On August 6, 1945, when the atom bomb was dropped on Hiroshima, a young girl named Sadako Sasaki was only two years old. Sadako survived seemingly unharmed until ten years later when she was diagnosed with leukemia, which had been dubbed “the atom bomb disease.”
While in the hospital, Sadako’s best friend Chizuko took a golden piece of paper and folded a paper crane as a gift for her. He explained the ancient Japanese legend that if a person folds 1,000 paper cranes their wish will be granted.
In an attempt to achieve her dream of renewed health, Sadako folded cranes. As her health deteriorated, she changed her wish to world peace, so that other children did not have to suffer from the effects of war.

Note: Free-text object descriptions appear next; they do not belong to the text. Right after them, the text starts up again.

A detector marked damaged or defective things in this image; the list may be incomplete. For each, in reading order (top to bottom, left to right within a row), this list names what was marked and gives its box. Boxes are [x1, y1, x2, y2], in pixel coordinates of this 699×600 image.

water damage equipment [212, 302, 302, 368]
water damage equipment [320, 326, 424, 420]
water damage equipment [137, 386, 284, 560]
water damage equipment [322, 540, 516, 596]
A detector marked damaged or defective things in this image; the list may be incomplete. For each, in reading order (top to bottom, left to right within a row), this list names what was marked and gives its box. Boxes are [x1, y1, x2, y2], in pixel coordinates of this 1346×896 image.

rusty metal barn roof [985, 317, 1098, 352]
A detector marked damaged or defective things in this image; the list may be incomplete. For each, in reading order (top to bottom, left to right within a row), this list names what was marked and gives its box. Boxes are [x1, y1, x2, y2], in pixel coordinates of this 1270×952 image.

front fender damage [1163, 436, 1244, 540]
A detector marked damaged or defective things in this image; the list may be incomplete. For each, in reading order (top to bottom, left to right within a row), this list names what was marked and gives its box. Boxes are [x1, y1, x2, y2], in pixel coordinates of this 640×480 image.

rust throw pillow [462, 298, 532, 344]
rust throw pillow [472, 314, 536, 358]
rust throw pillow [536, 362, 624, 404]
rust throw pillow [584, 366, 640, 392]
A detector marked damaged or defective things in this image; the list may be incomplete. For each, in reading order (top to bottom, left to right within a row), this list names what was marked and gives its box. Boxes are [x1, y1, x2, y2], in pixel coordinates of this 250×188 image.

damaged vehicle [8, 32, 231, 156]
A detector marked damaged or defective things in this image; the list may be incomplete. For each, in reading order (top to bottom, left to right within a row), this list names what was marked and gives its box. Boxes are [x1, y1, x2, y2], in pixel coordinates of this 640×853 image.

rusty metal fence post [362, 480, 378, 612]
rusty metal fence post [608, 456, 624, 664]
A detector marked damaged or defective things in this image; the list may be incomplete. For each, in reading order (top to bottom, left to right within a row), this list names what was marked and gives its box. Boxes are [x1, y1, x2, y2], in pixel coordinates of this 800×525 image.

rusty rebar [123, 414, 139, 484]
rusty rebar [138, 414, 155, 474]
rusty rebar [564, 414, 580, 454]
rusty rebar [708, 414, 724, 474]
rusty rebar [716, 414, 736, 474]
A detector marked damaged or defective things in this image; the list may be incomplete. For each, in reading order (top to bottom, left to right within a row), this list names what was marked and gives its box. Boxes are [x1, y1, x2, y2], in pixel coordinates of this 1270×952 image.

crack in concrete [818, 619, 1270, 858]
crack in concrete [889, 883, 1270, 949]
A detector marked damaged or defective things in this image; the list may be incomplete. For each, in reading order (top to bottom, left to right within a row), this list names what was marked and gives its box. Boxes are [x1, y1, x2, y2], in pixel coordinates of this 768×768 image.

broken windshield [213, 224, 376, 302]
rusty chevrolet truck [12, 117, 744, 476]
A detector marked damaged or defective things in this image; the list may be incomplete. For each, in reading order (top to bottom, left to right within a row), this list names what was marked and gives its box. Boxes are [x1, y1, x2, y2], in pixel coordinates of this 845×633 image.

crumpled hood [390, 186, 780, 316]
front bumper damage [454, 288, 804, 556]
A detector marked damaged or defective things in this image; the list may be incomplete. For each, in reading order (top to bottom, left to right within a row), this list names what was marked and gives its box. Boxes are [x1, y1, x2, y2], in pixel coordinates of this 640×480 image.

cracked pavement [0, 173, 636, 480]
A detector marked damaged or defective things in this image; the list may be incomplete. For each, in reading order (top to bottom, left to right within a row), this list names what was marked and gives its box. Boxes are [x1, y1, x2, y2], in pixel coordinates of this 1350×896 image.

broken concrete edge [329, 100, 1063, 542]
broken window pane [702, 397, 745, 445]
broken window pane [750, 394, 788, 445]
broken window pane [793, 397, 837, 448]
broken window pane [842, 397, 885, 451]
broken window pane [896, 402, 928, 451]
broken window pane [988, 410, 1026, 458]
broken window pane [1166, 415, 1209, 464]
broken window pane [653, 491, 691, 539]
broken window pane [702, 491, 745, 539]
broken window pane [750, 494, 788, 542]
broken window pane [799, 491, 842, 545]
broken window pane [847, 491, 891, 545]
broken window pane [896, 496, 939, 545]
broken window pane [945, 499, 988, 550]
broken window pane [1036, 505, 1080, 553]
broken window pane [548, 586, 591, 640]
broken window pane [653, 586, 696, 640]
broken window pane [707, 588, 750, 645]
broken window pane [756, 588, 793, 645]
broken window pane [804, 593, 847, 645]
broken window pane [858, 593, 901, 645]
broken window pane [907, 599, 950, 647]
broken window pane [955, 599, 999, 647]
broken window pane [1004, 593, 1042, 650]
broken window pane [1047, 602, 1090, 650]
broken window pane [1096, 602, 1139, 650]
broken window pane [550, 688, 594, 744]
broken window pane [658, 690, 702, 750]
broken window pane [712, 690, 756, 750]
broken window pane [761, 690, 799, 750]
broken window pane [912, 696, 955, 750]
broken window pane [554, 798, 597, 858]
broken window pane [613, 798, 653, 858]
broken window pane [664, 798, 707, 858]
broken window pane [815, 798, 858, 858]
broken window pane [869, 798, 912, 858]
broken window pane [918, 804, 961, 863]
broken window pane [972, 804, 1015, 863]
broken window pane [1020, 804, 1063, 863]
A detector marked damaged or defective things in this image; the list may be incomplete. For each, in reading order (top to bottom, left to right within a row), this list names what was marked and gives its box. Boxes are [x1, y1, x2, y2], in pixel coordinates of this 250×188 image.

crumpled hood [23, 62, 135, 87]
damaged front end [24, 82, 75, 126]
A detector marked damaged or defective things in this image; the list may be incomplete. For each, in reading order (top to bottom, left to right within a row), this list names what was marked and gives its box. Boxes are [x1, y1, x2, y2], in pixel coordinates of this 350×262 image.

Sadako folded 644 cranes but sadly she died before she could reach 1,000. Her classmates folded the remaining 356 and all 1,000 cranes were buried with Sadako.
After Sadako’s death, her classmates raised funds to erect a statue in memory of all children who died as a result of the atomic bomb. The statue symbolizes the wish for world peace and features Sadako holding a golden crane in her arms.
Each day, paper cranes are laid by this statue in Hiroshima to symbolize peace for children around the world. At its base lies a plaque which reads:
“This is our cry, this is our prayer; peace in the world.”